What the task asks: Write out the whole of the material exactly.

══ Stored rows

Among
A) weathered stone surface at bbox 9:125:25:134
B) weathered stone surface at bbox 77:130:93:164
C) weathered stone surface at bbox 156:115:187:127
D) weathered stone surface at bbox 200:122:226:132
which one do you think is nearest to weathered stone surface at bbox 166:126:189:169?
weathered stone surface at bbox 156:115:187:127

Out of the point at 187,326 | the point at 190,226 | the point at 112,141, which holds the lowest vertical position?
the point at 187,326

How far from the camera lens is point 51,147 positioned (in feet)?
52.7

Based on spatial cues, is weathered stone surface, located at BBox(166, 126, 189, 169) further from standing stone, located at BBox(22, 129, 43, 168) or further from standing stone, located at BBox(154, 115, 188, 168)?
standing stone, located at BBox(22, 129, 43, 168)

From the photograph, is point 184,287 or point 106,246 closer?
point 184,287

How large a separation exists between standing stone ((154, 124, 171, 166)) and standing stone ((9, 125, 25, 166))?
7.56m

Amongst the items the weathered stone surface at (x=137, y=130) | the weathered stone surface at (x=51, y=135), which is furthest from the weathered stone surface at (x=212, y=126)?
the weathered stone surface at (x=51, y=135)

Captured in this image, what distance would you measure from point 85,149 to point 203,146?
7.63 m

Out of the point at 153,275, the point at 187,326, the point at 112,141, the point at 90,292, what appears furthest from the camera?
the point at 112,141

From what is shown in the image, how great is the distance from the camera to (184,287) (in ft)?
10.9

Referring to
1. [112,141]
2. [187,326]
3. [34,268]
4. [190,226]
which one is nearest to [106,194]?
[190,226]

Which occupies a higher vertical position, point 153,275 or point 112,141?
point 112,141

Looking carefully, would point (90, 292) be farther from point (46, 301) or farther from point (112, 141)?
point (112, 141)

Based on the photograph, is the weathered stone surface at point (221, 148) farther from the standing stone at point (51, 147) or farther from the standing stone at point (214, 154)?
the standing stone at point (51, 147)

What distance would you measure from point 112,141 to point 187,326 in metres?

════

Worked solution:
Among
A) weathered stone surface at bbox 9:125:25:134
B) weathered stone surface at bbox 77:130:93:164
C) weathered stone surface at bbox 156:115:187:127
D) weathered stone surface at bbox 200:122:226:132
which one do you think is nearest to weathered stone surface at bbox 166:126:189:169?
weathered stone surface at bbox 156:115:187:127

Out of the point at 187,326 | the point at 190,226 | the point at 112,141, which holds the lowest vertical position?
the point at 187,326

How far from the camera lens is point 51,147 positioned (in feet)?
52.7

Based on spatial cues, is weathered stone surface, located at BBox(166, 126, 189, 169) further from standing stone, located at BBox(22, 129, 43, 168) or further from standing stone, located at BBox(154, 115, 188, 168)?
standing stone, located at BBox(22, 129, 43, 168)

From the photograph, is point 184,287 or point 106,246 closer?
point 184,287

How large a separation exists between standing stone ((154, 124, 171, 166)) and standing stone ((9, 125, 25, 166))?
7.56m

Amongst the items the weathered stone surface at (x=137, y=130) | the weathered stone surface at (x=51, y=135), which is furthest from the weathered stone surface at (x=212, y=126)?
the weathered stone surface at (x=51, y=135)

Captured in this image, what distance would you measure from point 85,149 to point 203,146?
7.63 m

Out of the point at 153,275, the point at 187,326, the point at 112,141, the point at 90,292, what appears furthest from the camera?
the point at 112,141

From what is shown in the image, how great is the distance from the camera to (184,287) (in ft)?
10.9

Referring to
1. [112,141]
2. [187,326]
3. [34,268]
4. [190,226]
which one is nearest to [106,194]?
[190,226]

Which occupies a higher vertical position, point 153,275 or point 112,141?
point 112,141

Looking carefully, would point (90, 292) be farther from point (46, 301) or farther from point (112, 141)?
point (112, 141)

Based on the photograph, is the weathered stone surface at point (221, 148) farther from the standing stone at point (51, 147) or farther from the standing stone at point (214, 154)?
the standing stone at point (51, 147)

What distance would you measure from point 112,141 to point 187,326 in metres?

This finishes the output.